* About this exercise
Go over the listing below line by line, and return each one holding the string "Ever".

* Source data
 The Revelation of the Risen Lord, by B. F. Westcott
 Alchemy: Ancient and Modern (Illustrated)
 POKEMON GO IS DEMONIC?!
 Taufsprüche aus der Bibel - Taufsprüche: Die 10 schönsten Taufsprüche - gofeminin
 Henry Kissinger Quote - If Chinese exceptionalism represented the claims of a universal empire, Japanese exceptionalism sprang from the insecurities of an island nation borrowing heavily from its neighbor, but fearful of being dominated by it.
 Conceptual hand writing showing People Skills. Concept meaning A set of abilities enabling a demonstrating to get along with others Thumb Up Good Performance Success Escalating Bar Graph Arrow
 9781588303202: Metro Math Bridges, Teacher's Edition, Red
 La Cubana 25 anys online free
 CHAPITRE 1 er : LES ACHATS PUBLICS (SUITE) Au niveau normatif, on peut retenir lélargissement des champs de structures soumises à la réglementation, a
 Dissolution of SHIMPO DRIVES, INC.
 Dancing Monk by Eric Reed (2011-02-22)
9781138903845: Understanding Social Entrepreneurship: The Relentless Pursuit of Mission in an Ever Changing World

==

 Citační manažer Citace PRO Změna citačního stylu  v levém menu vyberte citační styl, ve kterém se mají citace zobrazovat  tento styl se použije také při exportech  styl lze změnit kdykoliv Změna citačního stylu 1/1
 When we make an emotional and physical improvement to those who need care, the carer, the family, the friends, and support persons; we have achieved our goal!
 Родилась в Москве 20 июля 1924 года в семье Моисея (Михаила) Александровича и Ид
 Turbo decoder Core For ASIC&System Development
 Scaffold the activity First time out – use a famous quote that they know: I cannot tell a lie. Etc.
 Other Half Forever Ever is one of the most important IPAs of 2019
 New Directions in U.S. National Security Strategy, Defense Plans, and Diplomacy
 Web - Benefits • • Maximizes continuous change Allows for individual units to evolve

* Solution for this task
9781138903845: Understanding Social Entrepreneurship: The Relentless Pursuit of Mission in an Ever Changing World
 Other Half Forever Ever is one of the most important IPAs of 2019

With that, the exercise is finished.